The novel is not only structurally inventive, but stylistically bold too. Evaristo is a wizard at creating full, lively worlds for each character with direct, stripped down prose:
“that night she couldn’t sleep / she went to war with her morals on behalf of her feelings / guess which side won? / she was nearly fifty / she deserved to have this / him”
Racism is part of each woman’s story, but in different ways.
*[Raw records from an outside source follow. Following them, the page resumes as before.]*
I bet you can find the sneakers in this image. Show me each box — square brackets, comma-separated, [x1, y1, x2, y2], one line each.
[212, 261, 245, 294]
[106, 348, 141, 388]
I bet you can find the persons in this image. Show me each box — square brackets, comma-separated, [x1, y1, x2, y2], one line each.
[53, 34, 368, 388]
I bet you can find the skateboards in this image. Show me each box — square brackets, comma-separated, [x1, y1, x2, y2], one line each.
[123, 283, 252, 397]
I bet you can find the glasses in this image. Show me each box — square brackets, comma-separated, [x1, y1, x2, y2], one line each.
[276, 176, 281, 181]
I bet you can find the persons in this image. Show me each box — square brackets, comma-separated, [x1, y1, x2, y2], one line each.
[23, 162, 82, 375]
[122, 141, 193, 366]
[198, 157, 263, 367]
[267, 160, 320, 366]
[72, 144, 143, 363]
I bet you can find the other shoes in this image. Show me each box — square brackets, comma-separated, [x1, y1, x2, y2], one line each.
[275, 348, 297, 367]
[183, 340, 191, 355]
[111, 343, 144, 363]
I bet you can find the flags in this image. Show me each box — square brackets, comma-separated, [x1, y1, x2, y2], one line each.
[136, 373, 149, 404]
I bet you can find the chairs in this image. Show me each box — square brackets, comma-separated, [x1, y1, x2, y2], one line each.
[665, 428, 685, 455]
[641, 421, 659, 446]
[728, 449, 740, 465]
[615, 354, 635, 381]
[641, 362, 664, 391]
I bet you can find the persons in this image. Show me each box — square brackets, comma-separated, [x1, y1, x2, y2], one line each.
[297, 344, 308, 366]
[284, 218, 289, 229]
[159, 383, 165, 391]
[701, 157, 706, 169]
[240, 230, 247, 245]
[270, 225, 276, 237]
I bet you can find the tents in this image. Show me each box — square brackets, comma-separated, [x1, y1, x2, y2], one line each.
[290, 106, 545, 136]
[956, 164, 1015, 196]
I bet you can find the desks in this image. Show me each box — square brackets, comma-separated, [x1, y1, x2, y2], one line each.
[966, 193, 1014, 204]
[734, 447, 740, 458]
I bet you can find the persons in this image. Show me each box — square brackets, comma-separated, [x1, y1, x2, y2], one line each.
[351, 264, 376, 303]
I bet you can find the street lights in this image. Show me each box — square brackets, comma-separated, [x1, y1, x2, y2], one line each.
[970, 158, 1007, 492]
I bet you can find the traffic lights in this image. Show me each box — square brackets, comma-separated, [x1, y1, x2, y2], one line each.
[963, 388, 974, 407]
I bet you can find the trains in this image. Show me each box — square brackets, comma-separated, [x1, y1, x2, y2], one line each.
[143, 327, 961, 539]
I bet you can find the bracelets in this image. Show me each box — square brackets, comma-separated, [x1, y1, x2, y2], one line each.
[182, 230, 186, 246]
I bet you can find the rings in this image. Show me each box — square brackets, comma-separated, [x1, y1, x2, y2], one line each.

For example, when Winsome and her husband leave 1950s London to seek their fortune in a smaller town,
“you can’t work here, they said, when Clovis asked down at the quay / you can’t eat here, they said when we entered a little caff / you can’t drink here, the barman said when we entered a pub, all eyes on us / you can’t sleep here because your colour will come off on the sheets, said the woman who had a sign for lodgings in her window”
However for Carole, in her first year at Oxford University decades later, the racism is more subtle: “people walked around her or looked through her, or was she imagining it? did she exist or was she an illusion? if I strip off and streak across the quadrangle will anyone notice me other than the porters who will no doubt call the fedz, an excuse they’ve been waiting for ever since they first set eyes on her when a student sidled up after a lecture to ask for some ecstasy, Carole almost texted her mother to say she was on the next train home”
For this reader, the epilogue that ends the novel stretches credulity a bit and teeters on the edge of sentimentality. But never mind. Girl, Woman, Other is an open-hearted, wise, compassionate, and finely wrought portrait of black womanhood in all its complexity. As far as I’m concerned, it’s a must read, and a deserving co-winner of last year’s Booker Prize.